## PROVIDED PASSAGE
########

Another part of the puzzle is that nerds, being intellectuals, tend towards a rational, relaxed, conflict-avoidant, socially harmony seeking temperament. This is very good for short-term and somewhat superficial and impersonal association with one another.
But once human being associate with one another for a long enough time, they stop being cordial strangers to one another, the social barriers between them come down, and they begin thinking and feeling a lot more deeply about one another and the group as a whole.
This lowering of barriers leads both to the increased feeling of inclusion and intimacy that the socially isolated nerd seeks so desperately and to the increased chance for conflict.
In fact, those with a keen interest in a particular subculture should be glad to see conflict arising, because it means that the group has reached the point of success as a social enterprise that it has begone to act like that quintessential unit of human social interaction : a family, with all that implies.
Add into this the nerd/intellectual’s tendency to avoid conflict at all costs, and what you have is a lot of feeling being swept under the rug and suppressed in favor of short term social stability, leading to periodic volcanic eruptions in which all the suppressed conflict comes welling up to the surface in a white hot uncontrollable torrent, and wreaking havoc on the whole damn scene.
Hence, periods of seeming calm punctuated by short but very intense bursts of highly emotionally charged conflict… colloquially known as “drama”.

########

## TASKS
a) Rewrite the passage about nerds and conflict, starting with "This lowering of" and going on through "whole damn scene.", with "rug" swapped out for "carpet".
b) Extend the passage about nerds and conflict past its final sentence.
The items that follow have no connection to the passage about nerds and conflict.

[Spatial grounding data]

########

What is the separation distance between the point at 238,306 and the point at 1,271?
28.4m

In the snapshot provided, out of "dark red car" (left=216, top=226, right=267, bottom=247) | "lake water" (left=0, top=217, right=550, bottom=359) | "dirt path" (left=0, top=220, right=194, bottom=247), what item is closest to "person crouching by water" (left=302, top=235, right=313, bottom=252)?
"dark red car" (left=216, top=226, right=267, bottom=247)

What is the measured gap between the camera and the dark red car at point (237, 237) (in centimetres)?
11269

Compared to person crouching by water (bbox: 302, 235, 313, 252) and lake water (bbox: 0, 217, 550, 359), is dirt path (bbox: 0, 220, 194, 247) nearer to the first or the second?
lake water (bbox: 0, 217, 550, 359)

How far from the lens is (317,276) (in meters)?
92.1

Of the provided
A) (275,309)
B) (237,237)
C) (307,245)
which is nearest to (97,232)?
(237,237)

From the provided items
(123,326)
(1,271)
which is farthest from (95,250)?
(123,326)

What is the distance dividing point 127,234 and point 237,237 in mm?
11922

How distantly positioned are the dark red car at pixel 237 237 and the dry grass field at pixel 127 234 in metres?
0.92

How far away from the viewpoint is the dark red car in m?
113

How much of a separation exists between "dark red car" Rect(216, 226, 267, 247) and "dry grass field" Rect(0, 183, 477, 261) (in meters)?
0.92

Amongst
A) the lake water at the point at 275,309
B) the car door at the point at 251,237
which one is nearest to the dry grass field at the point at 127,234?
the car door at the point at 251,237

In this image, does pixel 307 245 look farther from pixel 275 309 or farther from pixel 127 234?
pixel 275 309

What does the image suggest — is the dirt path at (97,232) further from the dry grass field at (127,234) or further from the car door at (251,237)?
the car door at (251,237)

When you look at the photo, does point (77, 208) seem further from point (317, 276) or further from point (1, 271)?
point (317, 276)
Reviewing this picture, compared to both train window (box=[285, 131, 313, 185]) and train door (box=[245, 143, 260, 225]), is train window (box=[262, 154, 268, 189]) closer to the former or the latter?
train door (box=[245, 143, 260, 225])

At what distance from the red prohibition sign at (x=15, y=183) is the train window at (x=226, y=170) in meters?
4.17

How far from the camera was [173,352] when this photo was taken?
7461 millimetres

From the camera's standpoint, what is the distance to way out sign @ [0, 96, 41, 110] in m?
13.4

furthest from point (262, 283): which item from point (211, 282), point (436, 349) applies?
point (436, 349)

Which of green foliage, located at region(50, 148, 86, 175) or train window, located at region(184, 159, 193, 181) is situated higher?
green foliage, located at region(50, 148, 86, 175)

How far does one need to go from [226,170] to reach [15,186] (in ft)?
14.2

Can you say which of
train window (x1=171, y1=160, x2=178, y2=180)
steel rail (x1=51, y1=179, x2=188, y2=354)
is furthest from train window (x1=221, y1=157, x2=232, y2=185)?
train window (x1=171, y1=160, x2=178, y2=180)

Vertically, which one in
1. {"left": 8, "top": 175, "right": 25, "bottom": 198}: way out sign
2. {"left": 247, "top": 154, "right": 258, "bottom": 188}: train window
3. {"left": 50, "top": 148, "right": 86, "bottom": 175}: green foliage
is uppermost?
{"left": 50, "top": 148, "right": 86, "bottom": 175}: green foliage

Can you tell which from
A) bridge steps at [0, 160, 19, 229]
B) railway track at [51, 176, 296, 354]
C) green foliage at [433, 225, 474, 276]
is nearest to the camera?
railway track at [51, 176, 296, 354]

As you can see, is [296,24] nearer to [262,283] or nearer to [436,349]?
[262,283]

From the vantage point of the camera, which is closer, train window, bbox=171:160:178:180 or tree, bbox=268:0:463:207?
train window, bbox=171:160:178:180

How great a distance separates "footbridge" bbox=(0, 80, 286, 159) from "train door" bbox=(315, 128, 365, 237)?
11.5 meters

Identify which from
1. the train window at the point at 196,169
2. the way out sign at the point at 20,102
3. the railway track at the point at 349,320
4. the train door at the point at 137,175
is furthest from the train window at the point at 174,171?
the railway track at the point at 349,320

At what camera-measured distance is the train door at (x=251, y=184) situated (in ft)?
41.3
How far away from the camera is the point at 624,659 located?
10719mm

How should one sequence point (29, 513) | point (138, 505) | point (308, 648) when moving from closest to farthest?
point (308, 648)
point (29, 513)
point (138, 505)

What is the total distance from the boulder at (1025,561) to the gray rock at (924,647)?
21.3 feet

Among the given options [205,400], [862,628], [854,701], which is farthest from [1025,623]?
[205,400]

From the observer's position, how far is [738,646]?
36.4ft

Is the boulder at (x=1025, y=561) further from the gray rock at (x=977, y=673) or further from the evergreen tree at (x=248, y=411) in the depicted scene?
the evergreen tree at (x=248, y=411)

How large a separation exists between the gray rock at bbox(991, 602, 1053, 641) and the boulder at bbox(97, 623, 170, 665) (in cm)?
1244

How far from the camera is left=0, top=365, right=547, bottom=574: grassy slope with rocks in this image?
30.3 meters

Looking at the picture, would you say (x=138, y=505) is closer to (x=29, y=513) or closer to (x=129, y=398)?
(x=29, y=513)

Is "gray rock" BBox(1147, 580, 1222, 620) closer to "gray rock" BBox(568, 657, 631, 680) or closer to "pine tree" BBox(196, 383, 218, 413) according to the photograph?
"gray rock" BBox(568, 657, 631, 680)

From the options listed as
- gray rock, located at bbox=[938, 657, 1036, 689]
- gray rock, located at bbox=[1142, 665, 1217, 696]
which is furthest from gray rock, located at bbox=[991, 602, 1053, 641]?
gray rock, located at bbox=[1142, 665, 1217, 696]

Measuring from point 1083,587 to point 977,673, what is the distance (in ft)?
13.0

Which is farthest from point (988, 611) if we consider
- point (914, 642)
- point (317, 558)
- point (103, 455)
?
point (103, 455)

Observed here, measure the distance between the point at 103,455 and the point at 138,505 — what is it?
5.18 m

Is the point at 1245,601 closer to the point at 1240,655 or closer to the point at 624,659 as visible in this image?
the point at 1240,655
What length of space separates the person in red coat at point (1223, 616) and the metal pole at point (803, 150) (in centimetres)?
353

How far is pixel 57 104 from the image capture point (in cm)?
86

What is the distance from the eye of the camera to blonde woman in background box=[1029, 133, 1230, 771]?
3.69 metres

########

## TASK-BY-TASK ANSWERS
a)
This lowering of barriers leads both to the increased feeling of inclusion and intimacy that the socially isolated nerd seeks so desperately and to the increased chance for conflict.
In fact, those with a keen interest in a particular subculture should be glad to see conflict arising, because it means that the group has reached the point of success as a social enterprise that it has begone to act like that quintessential unit of human social interaction : a family, with all that implies.
Add into this the nerd/intellectual’s tendency to avoid conflict at all costs, and what you have is a lot of feeling being swept under the carpet and suppressed in favor of short term social stability, leading to periodic volcanic eruptions in which all the suppressed conflict comes welling up to the surface in a white hot uncontrollable torrent, and wreaking havoc on the whole damn scene.

b)
It would be better for all concerned if we nerds stopped fearing “drama” and started conflict as a natural part of healthy human interaction, instead of clinging to this idea that total calm is the norm and these outbreaks of conflict are some sort of pathological disease of your particular subgroup.
If we simply understand that “drama” is inevitable and not something to be feared, we can open up the door to making our groups a safer and more accepting place to express anger, doubt, fear, and so forth, and hence deprive these attacks of “drama” of much of their destructive intensity.
Merely recognizing and accepting that some social tension is perfectly normal and natural and not something that can be punished or avoided into nonexistence will go a long way towards keeping the social waters of your fannish life calm and volcano free.
Above all, you need to be aware of what is happening in your group so you can be an intelligent and proactive member of your community instead of simply reacting when it’s already too late. Look for signs that people are feeling frustrated or unheard. Ask people what is bothering them. Make room for people to express themselves without feeling like they will be vilified for rocking the boat.
If you do this, you can have a community, fan group, subculture, or club that keeps going on being a supportive and happy place for us lonely nerds for many years to come.
If you don’t, sooner or later, you will be standing in the wreckage of a once fine group that seemed to suddenly and inexplicably tear itself to pieces in an orgy of irrationality.
It’s hardly inevitable or inexplicable. It’s normal human interaction, not a terrible shameful aberration unique to your particular grouping of intellectually advanced naked beach apes.
Surely we’re smart enough to see the thunderstorms coming and get in out of the rain?